Archive for January, 2010

Taco Bell goes “Green”

January 29, 2010

I’m all for going green, but can it be taken too far? Well, yes. Just saw this video. Hilarious.

Happy Friday.


Octopus anyone?

January 28, 2010

Have you ever read something that just reinforces how smart you really are?  Let’s put it this way, Nancy Tringali Piho and I agree on a lot of things, such as don’t be a short-order cook, there should be no such thing as a kid’s menu, make your own baby food from the family dinner, try to stay away from processed foods especially with Dora’s mug on the front- you get the picture.

Her book, My Two-Year-Old Eats Octopus-Raising Children Who Love to Eat EVERYTHING, is a great, no-nonsense guide for all parents who want to introduce their kids to nutritious, delicious foods and ultimately create life-long healthy eaters.

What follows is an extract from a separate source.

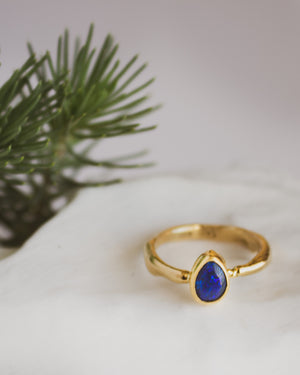 Dillon Rose black opal 18K gold ring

The book covers everything from what to eat when you are pregnant to the important of nursing your kids so they get a variety of tastes and flavors from their very beginning moments of life to how to expand your toddler’s palate and prevent picky eaters. She even includes the dos and don’ts of restaurant dining.

It’s exactly the book I would have written. So, thanks Nancy, for saving me the trouble.

You can get it here…

Dunkin’ Do Nots

January 27, 2010

For all you parents out there who bring Dunkin Donuts to your kids’ class for snacks…umm, shame on you. Unless you’re looking to raise a new generation of Homer Simpsons. In that case, well done.

Just so you’re aware, here’s what’s in a Dunkin’ “Donut”…

INGREDIENTS: Donut Dough {Dough Mix [Enriched Flour (Bleached Wheat Flour, Barley Malt, Niacin, Iron, Thiamin Mononitrate, Riboflavin, Folic Acid), Sugar, Soybean Oil, Egg Yolks, Nonfat Dry Milk, Leavening (Sodium Acid Pyrophosphate, Baking Soda, Sodium Aluminum Phosphate), Contains 2% or less of: Soy Flour, Salt, Wheat Starch, Soy Lecithin, Wheat Germ, Konjac Flour, Carrageenan, Dextrose, Natural and Artificial Flavor, Vegetable Color (Annatto, Turmeric), Phospholipase, Sodium Silicoaluminate (anti-caking agent)], Water}, Shortening (Palm Oil, Partially Hydrogenated Soybean Oil and Partially Hydrogenated Cottonseed Oil with TBHQ and Citric Acid added to help protect flavor).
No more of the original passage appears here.